======== Dataset excerpts ========
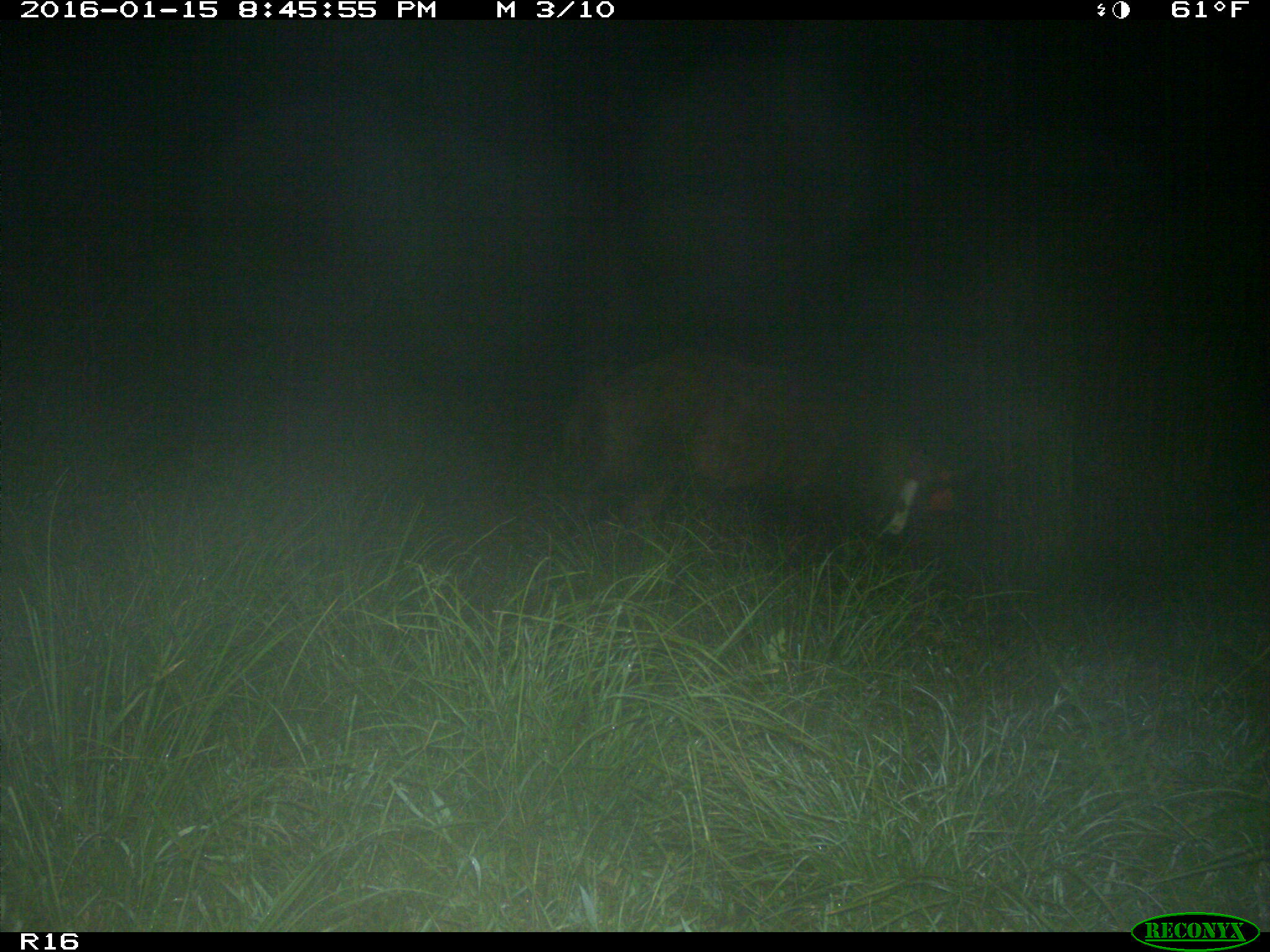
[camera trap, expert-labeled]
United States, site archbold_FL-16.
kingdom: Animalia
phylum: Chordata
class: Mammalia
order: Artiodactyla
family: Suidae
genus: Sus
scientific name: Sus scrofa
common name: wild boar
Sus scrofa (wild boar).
========
## What needs to be done
Each line above should be written out again exactly, and no picture should appear in the copy.

## Answer space
[camera trap, expert-labeled]
United States, site archbold_FL-16.
kingdom: Animalia
phylum: Chordata
class: Mammalia
order: Artiodactyla
family: Suidae
genus: Sus
scientific name: Sus scrofa
common name: wild boar
Sus scrofa (wild boar).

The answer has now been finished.